TEXT PASSAGE |
───

U.S. patent number 3,936,660 [Application Number 05/510,148] was granted by the patent office on 1976-02-03 for hot plate.
This patent grant is currently assigned to Fluoroware Systems Corporation. Invention is credited to Robert S. Blackwood.
United States Patent |
3,936,660 |
Blackwood |
February 3, 1976 |
Hot plate
Abstract
This invention pertains to a hot plate and more specifically to
an industrial hot plate for use in highly corrosive environments
where chemicals of high acidity or high alkalinity are employed. An
epoxy foam is utilized both to thermally isolate the heated surface
from the base structure and to protect the heating element and the
associated electrical circuit from damage from the active chemical
agents that may be involved upon using the instant hot plate.
Inventors: |
Blackwood; Robert S.
(Chanhassen, MN) |
Assignee: |
Fluoroware Systems Corporation
(Chaska, MN)
|
Family
ID: |
24029565 |
Appl.
No.: |
05/510,148 |
Filed: |
September 30, 1974 |
Current U.S.
Class: |
219/467.1;
99/422; 219/544 |
Current CPC
Class: |
H05B
3/748 (20130101) |
Current International
Class: |
H05B
3/68 (20060101); H05B 3/74 (20060101); H05B
003/68 () |
Field of
Search: |
;219/345,451,457,459,460,462,463,464,524,525,530,544,541
;99/372,377,422,447 |
References Cited
[Referenced By]
U.S. Patent Documents
Primary Examiner: Mayewsky; Volodymyr Y.
Attorney, Agent or Firm: Palmatier; H. Dale Haller; James
R.
Claims
I claim:
1. A hot plate comprising in combination a top portion having a top
ceramic deck defining a heated working surface, the deck also
having down-turned edges defining a peripherally continuous
depending wall, there being a heater compartment beneath the deck
and within the depending wall; a heating element operably disposed
in said heater compartment below said working surface and having
electrical terminals; circuit means for supplying electrical energy
from a power source to said terminals; a base portion for operably
supporting said top portion in thermal isolation therefrom; and
means including epoxy foam beneath the heating element and
extending across and substantially filling the heater compartment,
the epoxy foam providing a seal to the depending wall and
cooperating with the deck and depending peripheral wall for
encapsulating said heating element and said circuit means to
confine substantially all of the heat generated to said working
surface, said base portion being constructed of fluorocarbon
materials as a separate structure and attached to said top portion
in spaced apart configuration to further provide additional thermal
isolation between said heated working surface and said base
portion, said circuit means extending through said base portion for
protection from heat and hostile environments.

───

DATA ROWS |

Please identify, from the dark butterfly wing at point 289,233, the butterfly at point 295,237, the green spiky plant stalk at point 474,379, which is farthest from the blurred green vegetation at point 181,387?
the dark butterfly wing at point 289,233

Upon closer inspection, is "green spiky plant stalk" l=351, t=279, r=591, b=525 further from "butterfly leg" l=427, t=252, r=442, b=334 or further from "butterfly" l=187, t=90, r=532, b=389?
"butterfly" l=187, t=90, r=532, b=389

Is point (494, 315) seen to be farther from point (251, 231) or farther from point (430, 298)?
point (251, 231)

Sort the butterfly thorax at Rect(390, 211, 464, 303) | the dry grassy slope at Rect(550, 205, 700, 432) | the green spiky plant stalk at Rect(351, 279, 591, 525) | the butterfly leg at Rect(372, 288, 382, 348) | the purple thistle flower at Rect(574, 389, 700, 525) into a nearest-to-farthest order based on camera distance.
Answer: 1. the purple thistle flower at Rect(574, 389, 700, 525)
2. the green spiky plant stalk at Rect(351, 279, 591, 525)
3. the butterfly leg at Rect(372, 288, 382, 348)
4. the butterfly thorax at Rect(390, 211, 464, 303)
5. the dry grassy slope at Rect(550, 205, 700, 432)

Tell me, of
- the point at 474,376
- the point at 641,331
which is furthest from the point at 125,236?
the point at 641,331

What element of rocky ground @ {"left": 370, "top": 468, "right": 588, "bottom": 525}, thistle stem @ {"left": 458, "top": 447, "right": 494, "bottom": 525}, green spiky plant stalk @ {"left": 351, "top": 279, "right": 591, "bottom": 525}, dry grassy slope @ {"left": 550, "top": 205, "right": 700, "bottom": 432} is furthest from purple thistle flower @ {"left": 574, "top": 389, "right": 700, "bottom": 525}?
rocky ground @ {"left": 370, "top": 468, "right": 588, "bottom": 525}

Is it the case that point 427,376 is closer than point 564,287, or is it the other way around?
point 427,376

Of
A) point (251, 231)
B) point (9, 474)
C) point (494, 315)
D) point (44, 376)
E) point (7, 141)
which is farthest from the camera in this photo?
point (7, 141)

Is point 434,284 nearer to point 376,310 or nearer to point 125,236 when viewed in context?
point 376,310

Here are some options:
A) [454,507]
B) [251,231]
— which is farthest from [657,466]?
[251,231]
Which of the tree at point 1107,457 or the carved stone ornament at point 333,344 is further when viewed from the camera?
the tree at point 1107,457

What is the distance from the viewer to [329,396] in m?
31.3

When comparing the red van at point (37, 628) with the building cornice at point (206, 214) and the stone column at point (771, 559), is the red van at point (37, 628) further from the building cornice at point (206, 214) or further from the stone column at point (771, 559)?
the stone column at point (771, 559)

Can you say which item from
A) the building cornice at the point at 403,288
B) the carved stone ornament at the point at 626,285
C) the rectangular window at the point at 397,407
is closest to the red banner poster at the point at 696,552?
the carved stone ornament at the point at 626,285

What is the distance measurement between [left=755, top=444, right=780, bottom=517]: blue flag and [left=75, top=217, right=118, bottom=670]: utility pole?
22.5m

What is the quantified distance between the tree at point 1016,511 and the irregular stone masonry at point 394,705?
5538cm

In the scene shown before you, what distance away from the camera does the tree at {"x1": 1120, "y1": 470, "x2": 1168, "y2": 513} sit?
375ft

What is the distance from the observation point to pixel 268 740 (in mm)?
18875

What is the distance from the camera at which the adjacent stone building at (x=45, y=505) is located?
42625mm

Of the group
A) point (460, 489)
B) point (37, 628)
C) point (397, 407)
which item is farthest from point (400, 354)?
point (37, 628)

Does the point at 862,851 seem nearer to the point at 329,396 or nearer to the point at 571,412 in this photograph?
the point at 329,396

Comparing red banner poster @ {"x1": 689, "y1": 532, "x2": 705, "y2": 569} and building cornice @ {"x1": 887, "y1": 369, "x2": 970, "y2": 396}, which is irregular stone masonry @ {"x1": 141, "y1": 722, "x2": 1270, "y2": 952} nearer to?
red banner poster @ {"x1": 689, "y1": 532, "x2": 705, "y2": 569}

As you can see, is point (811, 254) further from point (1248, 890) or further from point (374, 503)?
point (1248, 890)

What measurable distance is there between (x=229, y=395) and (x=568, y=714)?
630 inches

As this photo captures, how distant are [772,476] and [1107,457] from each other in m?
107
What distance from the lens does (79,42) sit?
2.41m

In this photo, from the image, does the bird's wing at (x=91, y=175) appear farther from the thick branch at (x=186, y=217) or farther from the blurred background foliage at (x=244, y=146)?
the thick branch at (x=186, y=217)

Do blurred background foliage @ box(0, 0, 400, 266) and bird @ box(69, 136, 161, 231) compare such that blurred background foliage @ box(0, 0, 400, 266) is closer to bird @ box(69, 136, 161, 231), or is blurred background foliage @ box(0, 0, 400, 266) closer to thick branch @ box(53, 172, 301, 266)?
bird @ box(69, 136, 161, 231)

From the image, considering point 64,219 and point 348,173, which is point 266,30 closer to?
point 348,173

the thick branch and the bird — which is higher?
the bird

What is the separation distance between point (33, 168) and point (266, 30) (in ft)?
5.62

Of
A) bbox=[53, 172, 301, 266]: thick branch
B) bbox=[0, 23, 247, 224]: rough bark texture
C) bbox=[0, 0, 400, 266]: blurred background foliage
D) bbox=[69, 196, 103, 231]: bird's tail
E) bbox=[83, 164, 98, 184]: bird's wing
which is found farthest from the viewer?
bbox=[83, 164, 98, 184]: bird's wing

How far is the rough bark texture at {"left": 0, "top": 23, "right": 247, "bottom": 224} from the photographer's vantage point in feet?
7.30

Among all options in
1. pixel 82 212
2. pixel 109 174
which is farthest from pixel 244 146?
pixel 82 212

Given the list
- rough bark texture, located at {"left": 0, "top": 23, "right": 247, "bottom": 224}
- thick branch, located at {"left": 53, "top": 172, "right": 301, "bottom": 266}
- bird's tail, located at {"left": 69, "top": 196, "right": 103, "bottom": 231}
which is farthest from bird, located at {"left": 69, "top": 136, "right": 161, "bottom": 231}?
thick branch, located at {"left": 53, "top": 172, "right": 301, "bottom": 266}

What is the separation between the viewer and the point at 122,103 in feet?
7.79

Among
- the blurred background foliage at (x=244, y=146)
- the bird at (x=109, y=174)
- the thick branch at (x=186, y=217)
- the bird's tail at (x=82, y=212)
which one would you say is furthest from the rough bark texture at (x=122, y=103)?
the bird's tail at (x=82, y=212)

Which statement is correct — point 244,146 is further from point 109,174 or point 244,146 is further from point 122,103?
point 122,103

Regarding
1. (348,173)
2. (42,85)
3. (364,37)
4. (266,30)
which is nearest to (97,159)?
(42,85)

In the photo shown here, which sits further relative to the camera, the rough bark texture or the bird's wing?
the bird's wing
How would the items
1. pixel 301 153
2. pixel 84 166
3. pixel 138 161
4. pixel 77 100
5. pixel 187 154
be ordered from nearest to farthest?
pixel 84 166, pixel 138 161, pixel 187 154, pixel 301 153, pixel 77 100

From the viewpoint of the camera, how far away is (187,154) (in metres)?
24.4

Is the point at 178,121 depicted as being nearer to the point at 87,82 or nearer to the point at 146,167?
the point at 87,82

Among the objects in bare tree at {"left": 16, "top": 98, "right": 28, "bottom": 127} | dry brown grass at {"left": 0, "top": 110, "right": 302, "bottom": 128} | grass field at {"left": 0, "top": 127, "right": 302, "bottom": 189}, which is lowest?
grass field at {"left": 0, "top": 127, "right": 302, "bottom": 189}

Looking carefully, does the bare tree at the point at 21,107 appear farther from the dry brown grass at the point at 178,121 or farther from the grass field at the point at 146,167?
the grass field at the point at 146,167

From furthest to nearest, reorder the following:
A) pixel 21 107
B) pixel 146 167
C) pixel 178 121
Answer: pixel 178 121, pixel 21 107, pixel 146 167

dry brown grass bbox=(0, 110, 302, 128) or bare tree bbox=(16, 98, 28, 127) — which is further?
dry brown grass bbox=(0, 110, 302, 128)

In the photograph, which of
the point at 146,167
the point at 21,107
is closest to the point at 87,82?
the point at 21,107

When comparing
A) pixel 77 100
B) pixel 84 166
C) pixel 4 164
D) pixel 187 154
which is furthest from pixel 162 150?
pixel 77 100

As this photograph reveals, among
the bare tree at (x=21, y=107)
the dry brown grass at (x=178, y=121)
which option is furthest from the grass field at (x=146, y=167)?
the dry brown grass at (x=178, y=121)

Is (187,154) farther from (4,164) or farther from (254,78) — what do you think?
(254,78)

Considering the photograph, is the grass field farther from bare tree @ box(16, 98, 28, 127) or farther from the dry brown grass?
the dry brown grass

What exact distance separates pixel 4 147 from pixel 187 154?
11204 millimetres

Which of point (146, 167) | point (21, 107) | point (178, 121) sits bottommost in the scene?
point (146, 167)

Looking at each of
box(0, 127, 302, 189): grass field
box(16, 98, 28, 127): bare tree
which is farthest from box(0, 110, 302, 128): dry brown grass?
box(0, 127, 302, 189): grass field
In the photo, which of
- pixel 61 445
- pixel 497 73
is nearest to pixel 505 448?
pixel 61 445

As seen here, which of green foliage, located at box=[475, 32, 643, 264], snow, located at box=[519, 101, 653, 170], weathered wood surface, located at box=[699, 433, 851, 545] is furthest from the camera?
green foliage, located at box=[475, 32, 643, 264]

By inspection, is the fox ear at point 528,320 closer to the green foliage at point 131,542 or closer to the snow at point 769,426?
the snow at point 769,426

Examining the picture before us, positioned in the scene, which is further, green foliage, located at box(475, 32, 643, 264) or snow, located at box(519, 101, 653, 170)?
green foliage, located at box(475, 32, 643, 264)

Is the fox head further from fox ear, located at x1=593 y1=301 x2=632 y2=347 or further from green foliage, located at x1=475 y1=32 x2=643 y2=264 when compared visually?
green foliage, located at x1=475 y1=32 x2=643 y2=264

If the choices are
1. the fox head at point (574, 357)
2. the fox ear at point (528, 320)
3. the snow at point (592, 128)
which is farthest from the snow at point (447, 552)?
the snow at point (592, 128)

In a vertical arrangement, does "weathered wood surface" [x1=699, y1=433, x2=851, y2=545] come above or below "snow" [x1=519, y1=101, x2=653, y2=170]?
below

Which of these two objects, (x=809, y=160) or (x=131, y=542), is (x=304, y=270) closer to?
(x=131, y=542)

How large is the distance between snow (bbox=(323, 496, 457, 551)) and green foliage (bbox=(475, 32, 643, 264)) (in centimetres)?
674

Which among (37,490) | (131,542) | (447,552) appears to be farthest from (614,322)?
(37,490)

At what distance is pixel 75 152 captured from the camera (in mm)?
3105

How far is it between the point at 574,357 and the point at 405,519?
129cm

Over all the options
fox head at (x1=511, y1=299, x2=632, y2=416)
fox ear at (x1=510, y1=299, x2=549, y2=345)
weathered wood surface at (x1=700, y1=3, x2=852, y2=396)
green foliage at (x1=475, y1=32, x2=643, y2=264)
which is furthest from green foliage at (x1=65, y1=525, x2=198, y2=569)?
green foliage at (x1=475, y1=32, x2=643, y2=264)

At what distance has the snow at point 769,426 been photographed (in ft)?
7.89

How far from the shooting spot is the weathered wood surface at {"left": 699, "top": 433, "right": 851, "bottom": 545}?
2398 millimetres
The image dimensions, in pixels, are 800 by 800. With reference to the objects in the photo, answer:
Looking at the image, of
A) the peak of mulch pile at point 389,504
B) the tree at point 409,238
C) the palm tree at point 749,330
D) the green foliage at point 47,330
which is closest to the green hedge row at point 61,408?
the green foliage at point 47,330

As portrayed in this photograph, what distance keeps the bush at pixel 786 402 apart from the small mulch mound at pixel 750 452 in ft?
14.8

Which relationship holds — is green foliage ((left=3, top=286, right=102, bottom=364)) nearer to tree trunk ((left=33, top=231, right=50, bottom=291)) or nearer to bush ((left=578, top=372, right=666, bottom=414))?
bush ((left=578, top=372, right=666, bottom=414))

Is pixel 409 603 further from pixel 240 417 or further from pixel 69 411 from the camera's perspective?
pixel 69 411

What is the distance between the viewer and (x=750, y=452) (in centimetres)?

───

TO BE DONE |
**1.** Please reproduce the hot plate patent text word for word, in full.
**2.** Count the lines of the rows that contain the word "would", and give only that number.
The hot plate patent text has nothing to do with the rows.

ANSWERS BELOW |
**1.**
U.S. patent number 3,936,660 [Application Number 05/510,148] was granted by the patent office on 1976-02-03 for hot plate.
This patent grant is currently assigned to Fluoroware Systems Corporation. Invention is credited to Robert S. Blackwood.
United States Patent |
3,936,660 |
Blackwood |
February 3, 1976 |
Hot plate
Abstract
This invention pertains to a hot plate and more specifically to
an industrial hot plate for use in highly corrosive environments
where chemicals of high acidity or high alkalinity are employed. An
epoxy foam is utilized both to thermally isolate the heated surface
from the base structure and to protect the heating element and the
associated electrical circuit from damage from the active chemical
agents that may be involved upon using the instant hot plate.
Inventors: |
Blackwood; Robert S.
(Chanhassen, MN) |
Assignee: |
Fluoroware Systems Corporation
(Chaska, MN)
|
Family
ID: |
24029565 |
Appl.
No.: |
05/510,148 |
Filed: |
September 30, 1974 |
Current U.S.
Class: |
219/467.1;
99/422; 219/544 |
Current CPC
Class: |
H05B
3/748 (20130101) |
Current International
Class: |
H05B
3/68 (20060101); H05B 3/74 (20060101); H05B
003/68 () |
Field of
Search: |
;219/345,451,457,459,460,462,463,464,524,525,530,544,541
;99/372,377,422,447 |
References Cited
[Referenced By]
U.S. Patent Documents
Primary Examiner: Mayewsky; Volodymyr Y.
Attorney, Agent or Firm: Palmatier; H. Dale Haller; James
R.
Claims
I claim:
1. A hot plate comprising in combination a top portion having a top
ceramic deck defining a heated working surface, the deck also
having down-turned edges defining a peripherally continuous
depending wall, there being a heater compartment beneath the deck
and within the depending wall; a heating element operably disposed
in said heater compartment below said working surface and having
electrical terminals; circuit means for supplying electrical energy
from a power source to said terminals; a base portion for operably
supporting said top portion in thermal isolation therefrom; and
means including epoxy foam beneath the heating element and
extending across and substantially filling the heater compartment,
the epoxy foam providing a seal to the depending wall and
cooperating with the deck and depending peripheral wall for
encapsulating said heating element and said circuit means to
confine substantially all of the heat generated to said working
surface, said base portion being constructed of fluorocarbon
materials as a separate structure and attached to said top portion
in spaced apart configuration to further provide additional thermal
isolation between said heated working surface and said base
portion, said circuit means extending through said base portion for
protection from heat and hostile environments.

**2.** 2